▶ Source document

Posts Tagged ‘occupy’
Occupy Kremlin

Protesters seen during a mass rally to protest against alleged vote rigging in Russia's parliamentary elections in Moscow, Russia, Saturday, Dec. 10, 2011. Many thousands of Russians angered by allegedly fraudulent parliamentary elections are protesting Saturday in cities from the freezing Pacific Coast to the southwest of Russia, eight time zones away, a striking show of indignation, challenging Prime Minister Vladimir Putin's hold on power. Photo: Sergey Ponomarev
Occupy, pepper spray, democracy and the cop meme
Occupy has led to an outburst of creativity. One example is the many photos circulated on the internet showing the cop who pepper sprayed non-violent students at a California campus superimposed on works of art and other pictures, pepper spraying the people picnicking in a Seurat painting, pepper spraying the members of the Constitutional Convention and so forth. It was American Police Lieutenant John Pike who pepper-sprayed the students at the University of California Davis on November 18th, 2011. Here’s a gallery of the casually pepper spraying cop.
Occupy Everywhere
The Occupy Wall St movement is spreading quickly across the USA. Mother Jones magazine has put together an interactive map on where the protests are spreading to, and at last count there were over 60 locations!

An Occupy Wall Street protester yells at police officers as they make arrests in New York, Wednesday, Oct. 5, 2011. Protesters in suits and T-shirts with union slogans left work early to march with activists who have been camped out in Zuccotti Park for days. Photo: Seth Wenig
The ‘Occupy’ demonstrations are the blowback – long overdue – of the foreign-plus-financial policy of a great power which has for long dampened criticsm and fair a representative politics at home.

▶ Given problem 1
Reproduce the passage of the Occupy page starting at "Occupy Everywhere" and ending at "politics at home.".
▶ Given problem 2
Write out the dataset rows word for word, starting at the line that contains "At what distance" and ending at the last line of the rows.
The Occupy page and the rows are unrelated material.

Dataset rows
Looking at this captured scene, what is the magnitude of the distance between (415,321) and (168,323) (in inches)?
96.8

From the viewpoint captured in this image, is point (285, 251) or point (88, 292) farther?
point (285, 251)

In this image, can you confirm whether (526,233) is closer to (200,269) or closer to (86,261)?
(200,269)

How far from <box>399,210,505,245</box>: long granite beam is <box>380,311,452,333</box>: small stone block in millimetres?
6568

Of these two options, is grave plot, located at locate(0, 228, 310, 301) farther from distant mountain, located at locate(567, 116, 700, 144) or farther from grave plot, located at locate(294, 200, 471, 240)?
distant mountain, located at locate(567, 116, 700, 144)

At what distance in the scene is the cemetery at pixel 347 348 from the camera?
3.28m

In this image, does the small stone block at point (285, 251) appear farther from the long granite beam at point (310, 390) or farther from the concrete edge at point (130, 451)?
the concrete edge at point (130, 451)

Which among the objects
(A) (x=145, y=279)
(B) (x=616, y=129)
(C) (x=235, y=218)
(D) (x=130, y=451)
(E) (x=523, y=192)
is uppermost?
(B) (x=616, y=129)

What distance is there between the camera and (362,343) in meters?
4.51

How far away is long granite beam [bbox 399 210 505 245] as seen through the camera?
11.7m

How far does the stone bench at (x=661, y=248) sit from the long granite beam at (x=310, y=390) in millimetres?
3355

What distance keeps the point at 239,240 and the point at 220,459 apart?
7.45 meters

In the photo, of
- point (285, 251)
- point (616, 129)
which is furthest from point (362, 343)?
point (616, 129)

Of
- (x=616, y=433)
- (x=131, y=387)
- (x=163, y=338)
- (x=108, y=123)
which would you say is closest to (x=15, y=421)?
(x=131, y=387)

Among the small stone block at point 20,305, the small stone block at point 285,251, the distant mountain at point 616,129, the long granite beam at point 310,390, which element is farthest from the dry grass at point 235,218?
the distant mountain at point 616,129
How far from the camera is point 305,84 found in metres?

▶ Task solution 1
Occupy Everywhere
The Occupy Wall St movement is spreading quickly across the USA. Mother Jones magazine has put together an interactive map on where the protests are spreading to, and at last count there were over 60 locations!

An Occupy Wall Street protester yells at police officers as they make arrests in New York, Wednesday, Oct. 5, 2011. Protesters in suits and T-shirts with union slogans left work early to march with activists who have been camped out in Zuccotti Park for days. Photo: Seth Wenig
The ‘Occupy’ demonstrations are the blowback – long overdue – of the foreign-plus-financial policy of a great power which has for long dampened criticsm and fair a representative politics at home.

▶ Task solution 2
At what distance in the scene is the cemetery at pixel 347 348 from the camera?
3.28m

In this image, does the small stone block at point (285, 251) appear farther from the long granite beam at point (310, 390) or farther from the concrete edge at point (130, 451)?
the concrete edge at point (130, 451)

Which among the objects
(A) (x=145, y=279)
(B) (x=616, y=129)
(C) (x=235, y=218)
(D) (x=130, y=451)
(E) (x=523, y=192)
is uppermost?
(B) (x=616, y=129)

What distance is there between the camera and (362,343) in meters?
4.51

How far away is long granite beam [bbox 399 210 505 245] as seen through the camera?
11.7m

How far does the stone bench at (x=661, y=248) sit from the long granite beam at (x=310, y=390) in millimetres?
3355

What distance keeps the point at 239,240 and the point at 220,459 apart?
7.45 meters

In the photo, of
- point (285, 251)
- point (616, 129)
which is furthest from point (362, 343)?
point (616, 129)

Of
- (x=616, y=433)
- (x=131, y=387)
- (x=163, y=338)
- (x=108, y=123)
which would you say is closest to (x=15, y=421)?
(x=131, y=387)

Among the small stone block at point 20,305, the small stone block at point 285,251, the distant mountain at point 616,129, the long granite beam at point 310,390, which element is farthest from the dry grass at point 235,218?
the distant mountain at point 616,129
How far from the camera is point 305,84 found in metres?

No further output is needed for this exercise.